_CONSIGNE A_
Dans le texte sur le dégel ci-dessous, expliquez pourquoi on ne s'extasie plus sur les médailles d'or des Soviétiques dans les sports de glace.

_TEXTE DE LECTURE_
▼▼▼
Je vous plante le décor. À la mi-mars : tempête de neige. Tout le monde
est encore emmitouflé, botté, toqué, tout quoi. Quatre mois que ça dure, on
est blindés. Et puis deux jours plus tard, le mercure se sent comme des
démangeaisons et s'avise de passer au-dessus du zéro. Là, on s'interroge :
est-ce que, des fois... Eh oui : les indices se multiplient. D'abord, les
journées semblent rallonger à vue d'œil, et puis ces petits réchauffements
de température, l'après-midi, ça commence à faire travailler la croûte de
glace qui couvre encore les toits, ce qui fait la joie des passants... Commence
alors la noria des ramasse-neige à mandibules et des camions-bennes. Encore un
peu et les rues sont devenues pataugeoires. Quand on a prévu, on enfile les
bottes de caoutchouc avec quoi braver les plus pires caniveaux. Sinon - ou si on
ne veut pas faire plouc (c'est une capitale, quand même !) - on reste chaussé
" ville " et on s'offre des parties de marelle d'enfer. Comme il gèle
encore la nuit, bonjour les pirouettes du lendemain
matin. Quand on a vécu ça une fois, on ne s'extasie plus sur les médailles
d'or que les Soviétiques ramassent à la pelle dans les sports de glace.
Alors, tout se précipite. Dans les jardins, de grandes étendues blanches
tournent au sombre : on s'aperçoit que c'étaient des étangs. Les canards
sortent de leur engourdissement, ça piaille de partout. Et, sentant que l'issue
est proche, concierges, employés de la voirie et soldats redoublent d'énergie
pour donner le coup de grâce à la gangue grisâtre qui emprisonne les
trottoirs. Le grand jour approche.
▲▲▲
Entrées de questions spatiales:
▼▼▼
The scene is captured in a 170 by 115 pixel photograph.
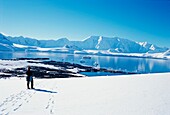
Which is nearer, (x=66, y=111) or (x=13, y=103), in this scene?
(x=66, y=111)

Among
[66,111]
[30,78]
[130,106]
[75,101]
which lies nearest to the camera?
[66,111]

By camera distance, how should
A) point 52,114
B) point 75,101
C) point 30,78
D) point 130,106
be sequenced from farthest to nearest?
1. point 30,78
2. point 75,101
3. point 130,106
4. point 52,114

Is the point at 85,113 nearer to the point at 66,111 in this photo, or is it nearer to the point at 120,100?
the point at 66,111

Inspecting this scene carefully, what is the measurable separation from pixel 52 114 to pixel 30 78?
9246 mm

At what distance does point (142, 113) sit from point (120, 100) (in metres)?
2.86

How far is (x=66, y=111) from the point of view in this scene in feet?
31.5

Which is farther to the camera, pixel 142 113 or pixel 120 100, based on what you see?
pixel 120 100

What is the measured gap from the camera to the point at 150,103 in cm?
1090

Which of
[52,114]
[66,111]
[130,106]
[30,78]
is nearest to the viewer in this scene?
[52,114]

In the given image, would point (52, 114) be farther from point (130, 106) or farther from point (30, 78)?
point (30, 78)

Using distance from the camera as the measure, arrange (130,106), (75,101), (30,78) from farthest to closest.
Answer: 1. (30,78)
2. (75,101)
3. (130,106)

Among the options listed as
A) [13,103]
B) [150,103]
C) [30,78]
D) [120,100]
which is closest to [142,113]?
[150,103]

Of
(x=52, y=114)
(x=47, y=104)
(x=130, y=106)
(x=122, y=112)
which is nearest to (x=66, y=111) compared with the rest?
(x=52, y=114)

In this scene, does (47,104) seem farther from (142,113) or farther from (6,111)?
(142,113)
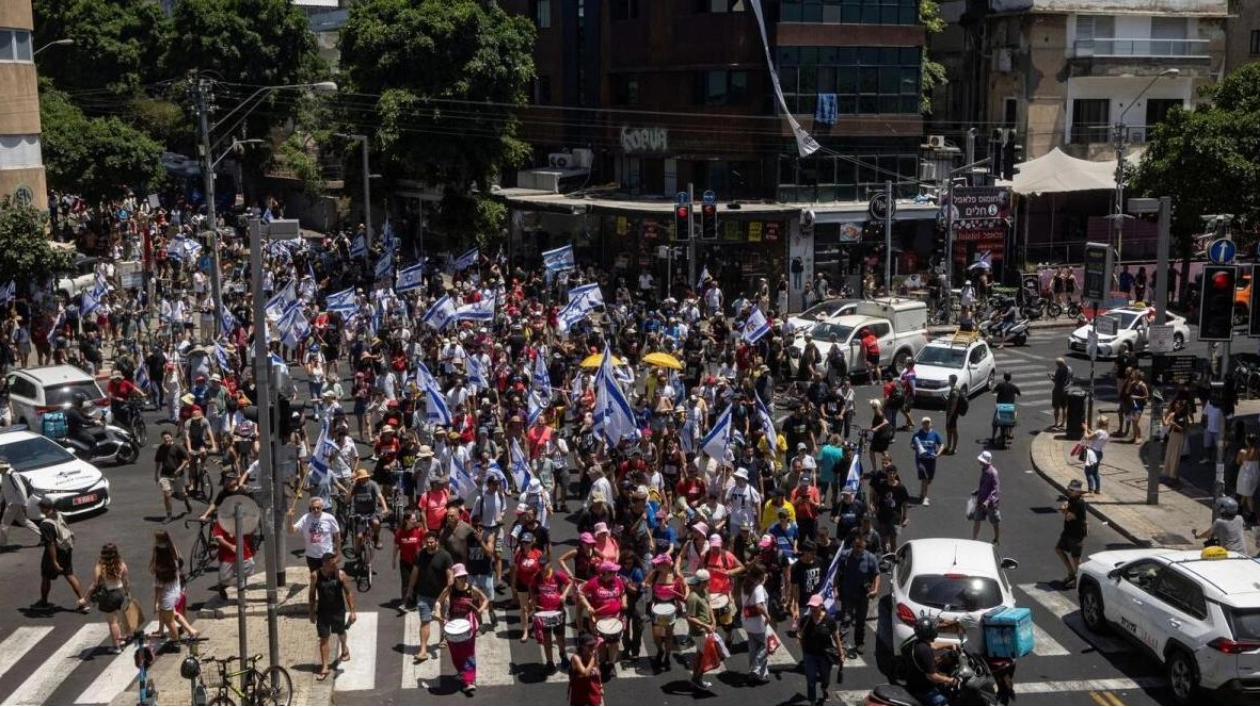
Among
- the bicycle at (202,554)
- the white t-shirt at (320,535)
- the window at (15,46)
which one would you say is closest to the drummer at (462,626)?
the white t-shirt at (320,535)

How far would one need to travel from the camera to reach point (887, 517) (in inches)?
753

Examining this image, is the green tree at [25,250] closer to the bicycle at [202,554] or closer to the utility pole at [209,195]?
the utility pole at [209,195]

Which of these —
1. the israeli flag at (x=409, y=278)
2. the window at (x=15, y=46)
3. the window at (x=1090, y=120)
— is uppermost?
the window at (x=15, y=46)

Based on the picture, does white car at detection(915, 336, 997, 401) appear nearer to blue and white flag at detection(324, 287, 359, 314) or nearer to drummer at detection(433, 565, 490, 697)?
blue and white flag at detection(324, 287, 359, 314)

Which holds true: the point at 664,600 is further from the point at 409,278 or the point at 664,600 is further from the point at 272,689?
the point at 409,278

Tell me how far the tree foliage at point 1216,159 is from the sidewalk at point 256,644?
80.5 ft

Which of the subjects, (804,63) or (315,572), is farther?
(804,63)

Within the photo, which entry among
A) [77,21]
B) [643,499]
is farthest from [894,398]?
[77,21]

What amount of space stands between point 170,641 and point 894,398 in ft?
48.9

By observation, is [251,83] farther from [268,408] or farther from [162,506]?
[268,408]

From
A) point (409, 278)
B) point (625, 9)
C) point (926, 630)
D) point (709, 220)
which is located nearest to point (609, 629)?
point (926, 630)

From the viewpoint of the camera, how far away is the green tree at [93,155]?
53.3 meters

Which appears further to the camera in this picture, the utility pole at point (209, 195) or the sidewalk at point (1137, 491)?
the utility pole at point (209, 195)

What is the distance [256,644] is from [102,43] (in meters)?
60.6
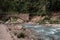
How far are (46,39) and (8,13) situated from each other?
835 centimetres

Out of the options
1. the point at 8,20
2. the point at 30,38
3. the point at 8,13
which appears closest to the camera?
the point at 30,38

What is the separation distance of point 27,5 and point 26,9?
1.56 feet

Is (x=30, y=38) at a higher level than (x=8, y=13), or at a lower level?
higher

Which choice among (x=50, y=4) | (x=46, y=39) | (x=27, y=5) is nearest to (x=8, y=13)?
(x=27, y=5)

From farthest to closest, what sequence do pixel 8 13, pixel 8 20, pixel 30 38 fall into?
pixel 8 13
pixel 8 20
pixel 30 38

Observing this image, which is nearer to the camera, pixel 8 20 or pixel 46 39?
pixel 46 39

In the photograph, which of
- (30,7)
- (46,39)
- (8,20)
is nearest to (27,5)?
(30,7)

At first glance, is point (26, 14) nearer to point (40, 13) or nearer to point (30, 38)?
point (40, 13)

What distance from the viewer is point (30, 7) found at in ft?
62.5

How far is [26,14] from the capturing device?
59.9 ft

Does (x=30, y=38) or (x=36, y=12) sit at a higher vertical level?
(x=30, y=38)

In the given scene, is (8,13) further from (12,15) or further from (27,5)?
(27,5)

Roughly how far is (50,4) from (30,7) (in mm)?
1777

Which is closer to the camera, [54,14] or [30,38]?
[30,38]
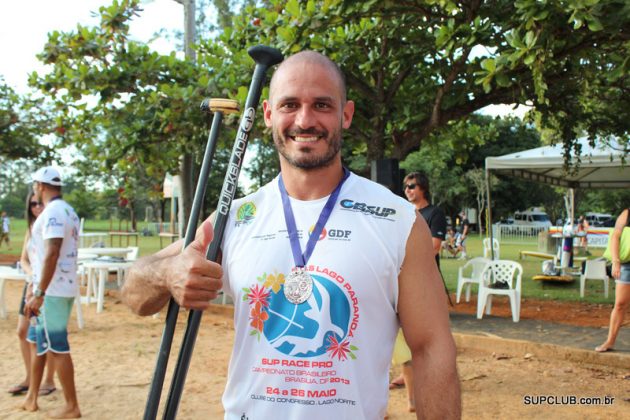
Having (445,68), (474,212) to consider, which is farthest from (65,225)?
(474,212)

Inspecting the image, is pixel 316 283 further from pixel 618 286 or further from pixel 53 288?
pixel 618 286

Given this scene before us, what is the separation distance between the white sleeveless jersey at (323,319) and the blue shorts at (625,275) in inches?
222

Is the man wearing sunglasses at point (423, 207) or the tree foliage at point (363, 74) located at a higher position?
the tree foliage at point (363, 74)

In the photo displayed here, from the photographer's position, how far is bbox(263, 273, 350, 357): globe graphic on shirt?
1676 mm

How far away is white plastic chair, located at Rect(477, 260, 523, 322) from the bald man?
7255 mm

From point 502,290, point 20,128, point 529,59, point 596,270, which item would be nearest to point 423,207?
point 529,59

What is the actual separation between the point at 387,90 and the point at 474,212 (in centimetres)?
3438

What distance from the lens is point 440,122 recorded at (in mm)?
8164

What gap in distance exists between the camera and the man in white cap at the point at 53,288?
16.1 feet

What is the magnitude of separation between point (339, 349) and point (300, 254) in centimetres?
31

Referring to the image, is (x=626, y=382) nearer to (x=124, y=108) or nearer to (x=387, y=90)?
Result: (x=387, y=90)

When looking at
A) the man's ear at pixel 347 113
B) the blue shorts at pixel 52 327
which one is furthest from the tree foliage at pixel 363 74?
the man's ear at pixel 347 113

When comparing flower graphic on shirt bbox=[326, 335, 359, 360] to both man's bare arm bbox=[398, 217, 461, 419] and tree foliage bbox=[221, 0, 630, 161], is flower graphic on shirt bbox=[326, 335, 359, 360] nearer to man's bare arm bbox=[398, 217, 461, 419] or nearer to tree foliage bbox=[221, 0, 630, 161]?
man's bare arm bbox=[398, 217, 461, 419]
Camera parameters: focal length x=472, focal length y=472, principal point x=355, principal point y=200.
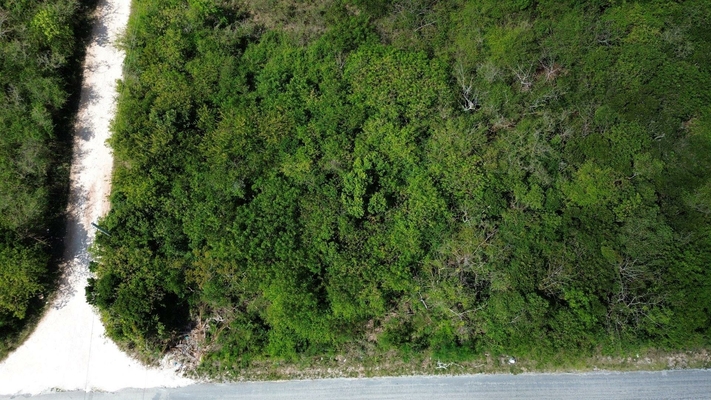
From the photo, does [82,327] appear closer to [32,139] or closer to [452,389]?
[32,139]

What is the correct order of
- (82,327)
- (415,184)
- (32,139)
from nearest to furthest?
1. (82,327)
2. (415,184)
3. (32,139)

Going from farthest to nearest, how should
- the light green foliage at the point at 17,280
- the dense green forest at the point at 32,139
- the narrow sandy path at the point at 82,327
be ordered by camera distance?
the narrow sandy path at the point at 82,327 < the dense green forest at the point at 32,139 < the light green foliage at the point at 17,280

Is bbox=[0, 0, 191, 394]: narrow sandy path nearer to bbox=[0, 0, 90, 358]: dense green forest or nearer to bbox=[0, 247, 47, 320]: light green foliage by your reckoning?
bbox=[0, 0, 90, 358]: dense green forest

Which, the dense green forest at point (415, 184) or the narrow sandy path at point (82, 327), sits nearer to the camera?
the dense green forest at point (415, 184)

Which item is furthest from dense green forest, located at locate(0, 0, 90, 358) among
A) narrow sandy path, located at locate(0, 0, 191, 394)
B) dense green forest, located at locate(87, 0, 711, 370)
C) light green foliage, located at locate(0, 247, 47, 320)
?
dense green forest, located at locate(87, 0, 711, 370)

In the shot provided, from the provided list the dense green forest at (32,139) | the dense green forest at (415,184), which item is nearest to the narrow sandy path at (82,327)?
the dense green forest at (32,139)

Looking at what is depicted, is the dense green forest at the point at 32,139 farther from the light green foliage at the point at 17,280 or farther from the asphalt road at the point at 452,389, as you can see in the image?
the asphalt road at the point at 452,389

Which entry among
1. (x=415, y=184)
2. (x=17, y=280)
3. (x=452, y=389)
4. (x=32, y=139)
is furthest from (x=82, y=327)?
(x=452, y=389)

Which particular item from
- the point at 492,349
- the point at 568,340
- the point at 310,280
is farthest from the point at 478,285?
the point at 310,280
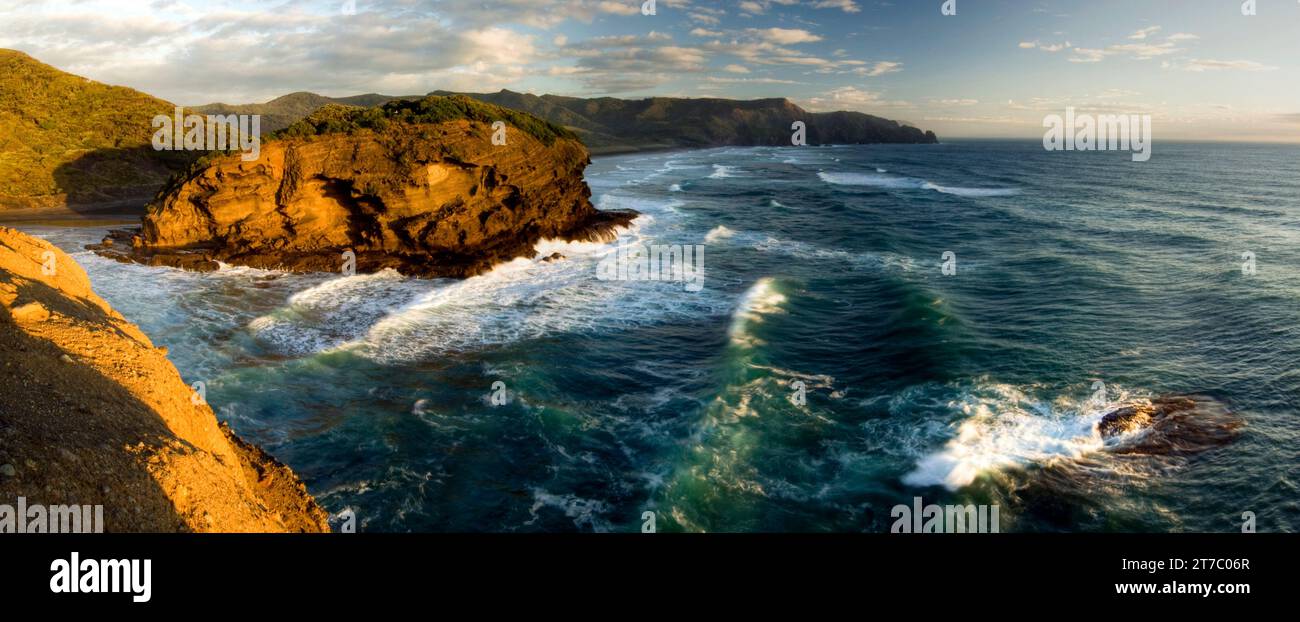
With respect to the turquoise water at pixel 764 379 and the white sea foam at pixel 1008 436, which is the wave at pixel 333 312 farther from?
the white sea foam at pixel 1008 436

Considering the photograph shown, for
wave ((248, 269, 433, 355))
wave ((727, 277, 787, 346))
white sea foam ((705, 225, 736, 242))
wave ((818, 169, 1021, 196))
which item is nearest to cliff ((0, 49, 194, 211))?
wave ((248, 269, 433, 355))

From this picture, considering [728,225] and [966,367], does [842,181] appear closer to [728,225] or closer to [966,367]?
[728,225]

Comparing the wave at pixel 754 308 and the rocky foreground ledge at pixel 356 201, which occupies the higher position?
the rocky foreground ledge at pixel 356 201

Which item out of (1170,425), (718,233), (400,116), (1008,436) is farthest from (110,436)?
(718,233)

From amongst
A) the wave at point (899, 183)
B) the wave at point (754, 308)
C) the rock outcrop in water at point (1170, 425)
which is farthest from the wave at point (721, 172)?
the rock outcrop in water at point (1170, 425)

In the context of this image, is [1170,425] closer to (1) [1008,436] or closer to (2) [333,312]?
(1) [1008,436]

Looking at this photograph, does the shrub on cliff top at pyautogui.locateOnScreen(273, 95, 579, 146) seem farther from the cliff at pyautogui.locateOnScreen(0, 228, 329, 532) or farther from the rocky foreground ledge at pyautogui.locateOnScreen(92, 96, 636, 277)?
the cliff at pyautogui.locateOnScreen(0, 228, 329, 532)
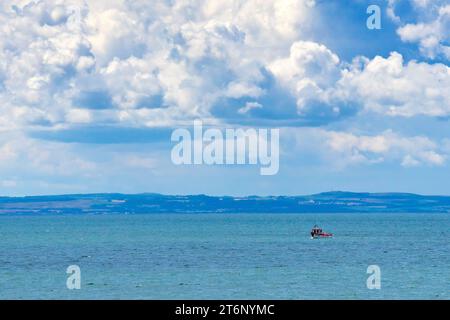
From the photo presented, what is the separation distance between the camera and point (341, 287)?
8425 cm

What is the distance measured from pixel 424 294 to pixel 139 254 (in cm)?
6627

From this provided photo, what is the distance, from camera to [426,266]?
11069cm

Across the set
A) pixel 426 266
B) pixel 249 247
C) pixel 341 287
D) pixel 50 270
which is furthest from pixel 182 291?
pixel 249 247

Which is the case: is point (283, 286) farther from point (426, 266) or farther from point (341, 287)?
point (426, 266)

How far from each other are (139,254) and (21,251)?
2956cm

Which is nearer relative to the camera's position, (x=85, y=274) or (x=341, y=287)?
(x=341, y=287)

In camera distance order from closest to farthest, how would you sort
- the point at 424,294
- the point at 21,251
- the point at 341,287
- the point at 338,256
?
the point at 424,294, the point at 341,287, the point at 338,256, the point at 21,251

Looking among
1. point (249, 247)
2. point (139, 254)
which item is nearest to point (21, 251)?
point (139, 254)

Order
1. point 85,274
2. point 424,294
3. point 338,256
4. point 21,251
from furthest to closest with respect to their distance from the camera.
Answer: point 21,251 → point 338,256 → point 85,274 → point 424,294

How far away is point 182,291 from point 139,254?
185 ft

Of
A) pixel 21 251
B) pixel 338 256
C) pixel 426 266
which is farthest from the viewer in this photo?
pixel 21 251
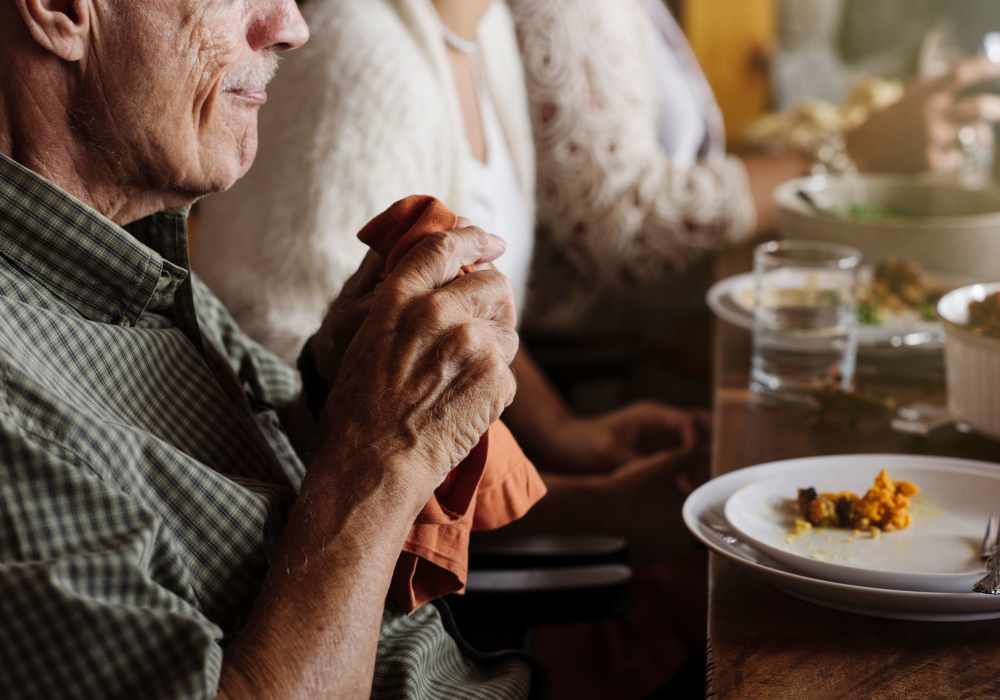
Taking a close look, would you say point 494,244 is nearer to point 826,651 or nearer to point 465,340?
point 465,340

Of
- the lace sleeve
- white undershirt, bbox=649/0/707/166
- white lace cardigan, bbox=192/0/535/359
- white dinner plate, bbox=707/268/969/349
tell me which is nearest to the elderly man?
white lace cardigan, bbox=192/0/535/359

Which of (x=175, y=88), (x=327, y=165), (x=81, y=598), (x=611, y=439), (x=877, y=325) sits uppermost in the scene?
(x=175, y=88)

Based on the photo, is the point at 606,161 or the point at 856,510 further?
the point at 606,161

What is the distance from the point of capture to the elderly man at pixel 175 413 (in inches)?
30.0

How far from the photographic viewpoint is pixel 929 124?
227 centimetres

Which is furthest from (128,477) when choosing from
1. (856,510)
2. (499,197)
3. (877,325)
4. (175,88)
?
(499,197)

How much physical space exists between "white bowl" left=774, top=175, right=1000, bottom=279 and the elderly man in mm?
922

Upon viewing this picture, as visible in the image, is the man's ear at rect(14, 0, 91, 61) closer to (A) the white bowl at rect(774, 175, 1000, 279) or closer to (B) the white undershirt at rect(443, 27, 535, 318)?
(B) the white undershirt at rect(443, 27, 535, 318)

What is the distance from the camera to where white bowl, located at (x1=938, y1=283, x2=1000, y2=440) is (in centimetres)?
115

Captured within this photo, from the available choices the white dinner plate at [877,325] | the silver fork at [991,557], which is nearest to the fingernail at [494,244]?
the silver fork at [991,557]

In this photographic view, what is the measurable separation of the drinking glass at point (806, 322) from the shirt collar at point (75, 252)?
72 centimetres

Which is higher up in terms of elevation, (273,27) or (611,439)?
(273,27)

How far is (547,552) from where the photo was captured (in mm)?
1211

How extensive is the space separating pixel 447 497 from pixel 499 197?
38.8 inches
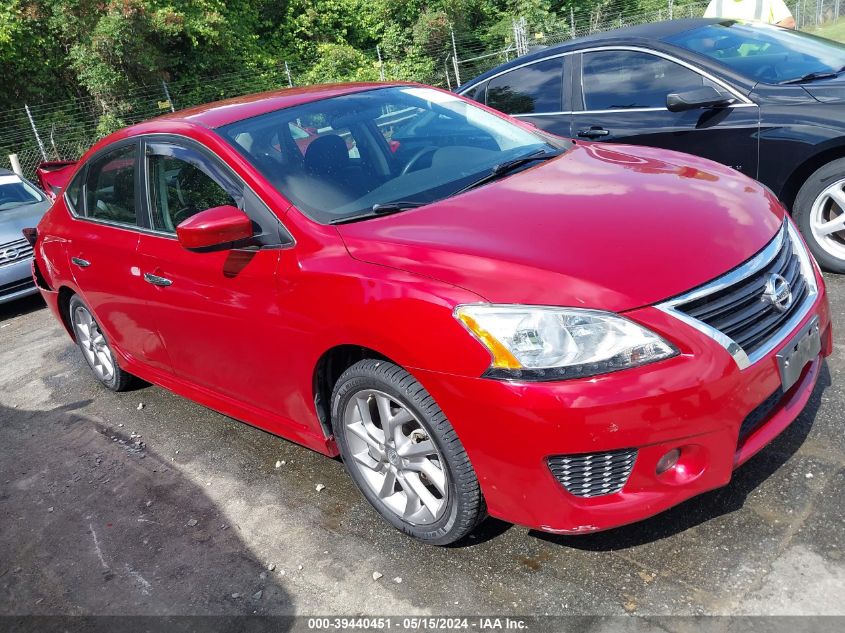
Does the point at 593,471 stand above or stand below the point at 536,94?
below

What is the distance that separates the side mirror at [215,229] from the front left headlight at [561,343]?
115cm

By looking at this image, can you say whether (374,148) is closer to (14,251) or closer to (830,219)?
(830,219)

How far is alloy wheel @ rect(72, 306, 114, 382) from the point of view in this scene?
4797mm

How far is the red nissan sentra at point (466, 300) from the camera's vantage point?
2305 millimetres

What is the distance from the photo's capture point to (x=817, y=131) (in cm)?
445

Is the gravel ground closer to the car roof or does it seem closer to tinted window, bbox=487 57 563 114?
the car roof

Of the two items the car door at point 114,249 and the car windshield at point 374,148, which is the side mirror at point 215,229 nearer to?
the car windshield at point 374,148

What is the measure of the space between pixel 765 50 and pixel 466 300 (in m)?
3.87

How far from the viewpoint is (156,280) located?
3.63 metres

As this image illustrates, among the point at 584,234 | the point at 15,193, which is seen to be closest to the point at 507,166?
the point at 584,234

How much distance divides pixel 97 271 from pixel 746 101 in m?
3.94

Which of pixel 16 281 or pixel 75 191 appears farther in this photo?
pixel 16 281

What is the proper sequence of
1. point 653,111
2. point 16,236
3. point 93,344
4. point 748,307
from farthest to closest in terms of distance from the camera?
point 16,236, point 653,111, point 93,344, point 748,307

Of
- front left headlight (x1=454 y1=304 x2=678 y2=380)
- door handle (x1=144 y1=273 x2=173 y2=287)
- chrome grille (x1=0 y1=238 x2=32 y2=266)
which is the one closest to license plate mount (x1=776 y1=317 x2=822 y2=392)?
front left headlight (x1=454 y1=304 x2=678 y2=380)
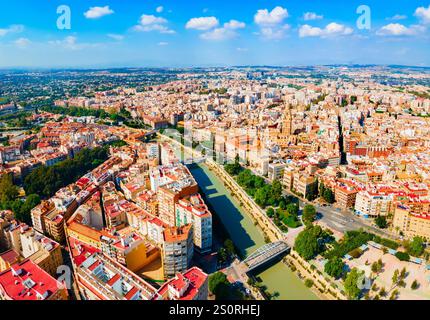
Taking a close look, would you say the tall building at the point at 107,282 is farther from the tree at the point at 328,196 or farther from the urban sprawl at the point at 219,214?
the tree at the point at 328,196

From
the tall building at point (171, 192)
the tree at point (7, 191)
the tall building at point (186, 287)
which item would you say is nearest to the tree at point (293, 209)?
the tall building at point (171, 192)

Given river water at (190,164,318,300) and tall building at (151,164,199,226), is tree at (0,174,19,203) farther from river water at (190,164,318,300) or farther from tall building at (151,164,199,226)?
river water at (190,164,318,300)

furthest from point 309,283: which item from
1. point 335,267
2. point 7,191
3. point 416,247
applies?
point 7,191

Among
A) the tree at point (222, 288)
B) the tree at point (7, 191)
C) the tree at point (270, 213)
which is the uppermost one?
the tree at point (7, 191)

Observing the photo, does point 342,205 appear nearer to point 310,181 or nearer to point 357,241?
→ point 310,181

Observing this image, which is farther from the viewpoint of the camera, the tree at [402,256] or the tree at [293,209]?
the tree at [293,209]

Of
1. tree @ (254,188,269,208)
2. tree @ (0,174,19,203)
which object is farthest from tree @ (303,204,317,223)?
tree @ (0,174,19,203)

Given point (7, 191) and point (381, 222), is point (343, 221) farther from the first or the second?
point (7, 191)

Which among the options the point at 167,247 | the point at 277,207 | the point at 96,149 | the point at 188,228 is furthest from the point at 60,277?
the point at 96,149
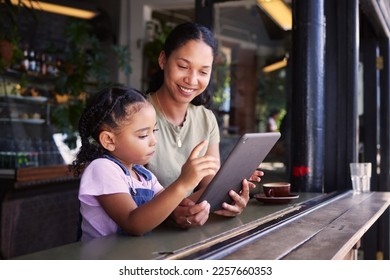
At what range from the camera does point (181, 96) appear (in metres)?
1.85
▲▲▲
_CONSIGNE B_
Extrayez des données ci-dessus chaque ligne contenant le mot « photographic », en tenant compte de la casse.

_RÉPONSE A_
Comme il gèle encore la nuit, les rues détrempées deviennent glissantes le lendemain matin et on y fait des pirouettes. Après avoir vécu cela une fois, on ne s'extasie plus sur les médailles d'or que les Soviétiques ramassent à la pelle dans les sports de glace.

_RÉPONSE B_
How far from the photographic viewpoint is pixel 929 124?
In this photographic view, what is the measurable separation of the drinking glass at point (806, 322) from the shirt collar at point (75, 252)?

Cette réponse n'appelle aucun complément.